Daily Management Review

New Study Finds Goats Interact More With Happy People


08/30/2018




New Study Finds Goats Interact More With Happy People
An insight for the first time on the manner in which goats are able to read human expressions has been provided by a new study.
 
The study has found that goats have the ability to distinguish between the various facial expressions of humans and the researchers have concluded that goats prefer to interact with people who have or express happiness on their faces.
 
This path breaking study into the manner goats read human emotional expressions was done by a group of scientists at the Queen Mary University of London. The study conclusions done with goats also imply that this ability among animals to obtain an understanding of the human emotions is not limited only to those that have been domesticated as companions by human over the ages such as dogs and horses among others.
 
The researchers explained the manner in which a set of 20 goats expressed their ability to interact with images of positivity or happiness and negativity or anger through the human facial expressions. The study concluded that goats preferred to or interacted more with such faces that exuded happiness.  
 
Dr Alan McElligott who led the study said, "The study has important implications for how we interact with livestock and other species because the abilities of animals to perceive human emotions might be widespread and not just limited to pets."
 
There was a notably greater interaction in the goats to the images of faces that beamed happiness that the animals looked at, the team found.

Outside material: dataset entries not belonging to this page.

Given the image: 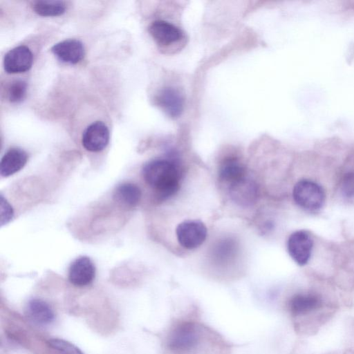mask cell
<instances>
[{
	"mask_svg": "<svg viewBox=\"0 0 354 354\" xmlns=\"http://www.w3.org/2000/svg\"><path fill=\"white\" fill-rule=\"evenodd\" d=\"M246 176L245 167L238 160H225L218 169V178L224 184L230 186Z\"/></svg>",
	"mask_w": 354,
	"mask_h": 354,
	"instance_id": "cell-16",
	"label": "cell"
},
{
	"mask_svg": "<svg viewBox=\"0 0 354 354\" xmlns=\"http://www.w3.org/2000/svg\"><path fill=\"white\" fill-rule=\"evenodd\" d=\"M49 346L60 354H83L73 344L60 339H52L48 341Z\"/></svg>",
	"mask_w": 354,
	"mask_h": 354,
	"instance_id": "cell-20",
	"label": "cell"
},
{
	"mask_svg": "<svg viewBox=\"0 0 354 354\" xmlns=\"http://www.w3.org/2000/svg\"><path fill=\"white\" fill-rule=\"evenodd\" d=\"M201 339L198 326L192 322H184L176 325L169 335L167 346L177 352L189 351L196 346Z\"/></svg>",
	"mask_w": 354,
	"mask_h": 354,
	"instance_id": "cell-3",
	"label": "cell"
},
{
	"mask_svg": "<svg viewBox=\"0 0 354 354\" xmlns=\"http://www.w3.org/2000/svg\"><path fill=\"white\" fill-rule=\"evenodd\" d=\"M341 192L346 198L354 197V171L346 174L341 183Z\"/></svg>",
	"mask_w": 354,
	"mask_h": 354,
	"instance_id": "cell-21",
	"label": "cell"
},
{
	"mask_svg": "<svg viewBox=\"0 0 354 354\" xmlns=\"http://www.w3.org/2000/svg\"><path fill=\"white\" fill-rule=\"evenodd\" d=\"M32 8L35 13L43 17L59 16L66 10V5L62 1H36Z\"/></svg>",
	"mask_w": 354,
	"mask_h": 354,
	"instance_id": "cell-18",
	"label": "cell"
},
{
	"mask_svg": "<svg viewBox=\"0 0 354 354\" xmlns=\"http://www.w3.org/2000/svg\"><path fill=\"white\" fill-rule=\"evenodd\" d=\"M313 247V240L309 233L305 230L295 231L288 237V252L299 266H304L308 262Z\"/></svg>",
	"mask_w": 354,
	"mask_h": 354,
	"instance_id": "cell-5",
	"label": "cell"
},
{
	"mask_svg": "<svg viewBox=\"0 0 354 354\" xmlns=\"http://www.w3.org/2000/svg\"><path fill=\"white\" fill-rule=\"evenodd\" d=\"M50 50L59 61L69 64L79 63L85 55L83 44L74 39L59 41L54 44Z\"/></svg>",
	"mask_w": 354,
	"mask_h": 354,
	"instance_id": "cell-9",
	"label": "cell"
},
{
	"mask_svg": "<svg viewBox=\"0 0 354 354\" xmlns=\"http://www.w3.org/2000/svg\"><path fill=\"white\" fill-rule=\"evenodd\" d=\"M28 160L27 153L20 148L10 149L2 157L0 174L3 177L11 176L21 170Z\"/></svg>",
	"mask_w": 354,
	"mask_h": 354,
	"instance_id": "cell-13",
	"label": "cell"
},
{
	"mask_svg": "<svg viewBox=\"0 0 354 354\" xmlns=\"http://www.w3.org/2000/svg\"><path fill=\"white\" fill-rule=\"evenodd\" d=\"M141 198V191L135 184L124 183L119 185L113 193L114 200L124 207L136 206Z\"/></svg>",
	"mask_w": 354,
	"mask_h": 354,
	"instance_id": "cell-17",
	"label": "cell"
},
{
	"mask_svg": "<svg viewBox=\"0 0 354 354\" xmlns=\"http://www.w3.org/2000/svg\"><path fill=\"white\" fill-rule=\"evenodd\" d=\"M1 209H4V212L1 211V224L3 225L12 219L13 212L10 205L4 200L3 196L1 197Z\"/></svg>",
	"mask_w": 354,
	"mask_h": 354,
	"instance_id": "cell-22",
	"label": "cell"
},
{
	"mask_svg": "<svg viewBox=\"0 0 354 354\" xmlns=\"http://www.w3.org/2000/svg\"><path fill=\"white\" fill-rule=\"evenodd\" d=\"M228 189L231 199L240 206H251L257 200V185L247 176L228 186Z\"/></svg>",
	"mask_w": 354,
	"mask_h": 354,
	"instance_id": "cell-8",
	"label": "cell"
},
{
	"mask_svg": "<svg viewBox=\"0 0 354 354\" xmlns=\"http://www.w3.org/2000/svg\"><path fill=\"white\" fill-rule=\"evenodd\" d=\"M27 84L23 80L13 82L8 89V98L12 103L21 102L26 97Z\"/></svg>",
	"mask_w": 354,
	"mask_h": 354,
	"instance_id": "cell-19",
	"label": "cell"
},
{
	"mask_svg": "<svg viewBox=\"0 0 354 354\" xmlns=\"http://www.w3.org/2000/svg\"><path fill=\"white\" fill-rule=\"evenodd\" d=\"M320 298L312 293H299L293 295L288 302V308L293 315H302L320 308Z\"/></svg>",
	"mask_w": 354,
	"mask_h": 354,
	"instance_id": "cell-14",
	"label": "cell"
},
{
	"mask_svg": "<svg viewBox=\"0 0 354 354\" xmlns=\"http://www.w3.org/2000/svg\"><path fill=\"white\" fill-rule=\"evenodd\" d=\"M95 268L92 261L87 257L76 259L68 270V279L77 286H84L91 283L95 278Z\"/></svg>",
	"mask_w": 354,
	"mask_h": 354,
	"instance_id": "cell-10",
	"label": "cell"
},
{
	"mask_svg": "<svg viewBox=\"0 0 354 354\" xmlns=\"http://www.w3.org/2000/svg\"><path fill=\"white\" fill-rule=\"evenodd\" d=\"M142 176L161 199L174 195L180 187V173L177 165L171 160L156 159L145 165Z\"/></svg>",
	"mask_w": 354,
	"mask_h": 354,
	"instance_id": "cell-1",
	"label": "cell"
},
{
	"mask_svg": "<svg viewBox=\"0 0 354 354\" xmlns=\"http://www.w3.org/2000/svg\"><path fill=\"white\" fill-rule=\"evenodd\" d=\"M159 106L169 116H179L184 107V99L180 92L171 87L162 89L156 96Z\"/></svg>",
	"mask_w": 354,
	"mask_h": 354,
	"instance_id": "cell-12",
	"label": "cell"
},
{
	"mask_svg": "<svg viewBox=\"0 0 354 354\" xmlns=\"http://www.w3.org/2000/svg\"><path fill=\"white\" fill-rule=\"evenodd\" d=\"M149 32L158 44L163 46L178 41L183 35L180 28L162 20H157L151 23Z\"/></svg>",
	"mask_w": 354,
	"mask_h": 354,
	"instance_id": "cell-11",
	"label": "cell"
},
{
	"mask_svg": "<svg viewBox=\"0 0 354 354\" xmlns=\"http://www.w3.org/2000/svg\"><path fill=\"white\" fill-rule=\"evenodd\" d=\"M26 315L29 319L38 325H46L52 322L55 315L50 306L38 299L30 300L27 304Z\"/></svg>",
	"mask_w": 354,
	"mask_h": 354,
	"instance_id": "cell-15",
	"label": "cell"
},
{
	"mask_svg": "<svg viewBox=\"0 0 354 354\" xmlns=\"http://www.w3.org/2000/svg\"><path fill=\"white\" fill-rule=\"evenodd\" d=\"M292 197L295 203L307 211H317L324 205L325 193L323 188L310 180H301L294 186Z\"/></svg>",
	"mask_w": 354,
	"mask_h": 354,
	"instance_id": "cell-2",
	"label": "cell"
},
{
	"mask_svg": "<svg viewBox=\"0 0 354 354\" xmlns=\"http://www.w3.org/2000/svg\"><path fill=\"white\" fill-rule=\"evenodd\" d=\"M109 138L110 133L107 126L102 121H95L84 129L82 143L87 151L99 152L107 146Z\"/></svg>",
	"mask_w": 354,
	"mask_h": 354,
	"instance_id": "cell-6",
	"label": "cell"
},
{
	"mask_svg": "<svg viewBox=\"0 0 354 354\" xmlns=\"http://www.w3.org/2000/svg\"><path fill=\"white\" fill-rule=\"evenodd\" d=\"M33 63V55L26 46H18L10 50L4 56L3 68L10 74L28 71Z\"/></svg>",
	"mask_w": 354,
	"mask_h": 354,
	"instance_id": "cell-7",
	"label": "cell"
},
{
	"mask_svg": "<svg viewBox=\"0 0 354 354\" xmlns=\"http://www.w3.org/2000/svg\"><path fill=\"white\" fill-rule=\"evenodd\" d=\"M178 243L188 250L199 247L205 241L207 230L199 220H186L179 223L176 229Z\"/></svg>",
	"mask_w": 354,
	"mask_h": 354,
	"instance_id": "cell-4",
	"label": "cell"
}]
</instances>
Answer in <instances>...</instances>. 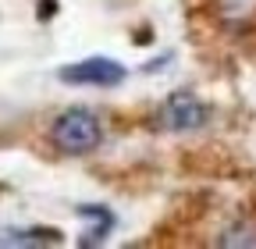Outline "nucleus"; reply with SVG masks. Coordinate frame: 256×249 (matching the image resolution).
Returning a JSON list of instances; mask_svg holds the SVG:
<instances>
[{
  "label": "nucleus",
  "mask_w": 256,
  "mask_h": 249,
  "mask_svg": "<svg viewBox=\"0 0 256 249\" xmlns=\"http://www.w3.org/2000/svg\"><path fill=\"white\" fill-rule=\"evenodd\" d=\"M50 139H54V146H57L60 153H89V150L100 146L104 124H100V118H96L92 110L72 107V110H64V114L54 121Z\"/></svg>",
  "instance_id": "obj_1"
},
{
  "label": "nucleus",
  "mask_w": 256,
  "mask_h": 249,
  "mask_svg": "<svg viewBox=\"0 0 256 249\" xmlns=\"http://www.w3.org/2000/svg\"><path fill=\"white\" fill-rule=\"evenodd\" d=\"M156 121H160V128H168V132H192V128H200V124H206V107L192 96V92H174V96L160 107Z\"/></svg>",
  "instance_id": "obj_2"
},
{
  "label": "nucleus",
  "mask_w": 256,
  "mask_h": 249,
  "mask_svg": "<svg viewBox=\"0 0 256 249\" xmlns=\"http://www.w3.org/2000/svg\"><path fill=\"white\" fill-rule=\"evenodd\" d=\"M60 82H72V86H118V82H124V68L118 60H107V57H89V60L60 68Z\"/></svg>",
  "instance_id": "obj_3"
}]
</instances>
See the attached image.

The animals far easily approached such images and then explored those images with their snouts.
 
This reaction among the goats were more pronounced when the ages of the happy faces were placed on the right of the test arena which suggested that the heft hemisphere of their brains goats are used for processing of positive emotion.
 
First author Dr Christian Nawroth said, "We already knew that goats are very attuned to human body language, but we did not know how they react to different human emotional expressions, such as anger and happiness. Here, we show for the first time that goats do not only distinguish between these expressions, but they also prefer to interact with happy ones."
 
The research has larger implication and can be put to use for understanding the manner in which animals process human emotions, claimed the researchers.
 
Co-author of the research paper Natalia Albuquerque said that the results of the study have been able to open new paths to understanding the “emotional lives of all domestic animals.”
 
The complete findings of the study have been published in the journal Royal Society Open Science.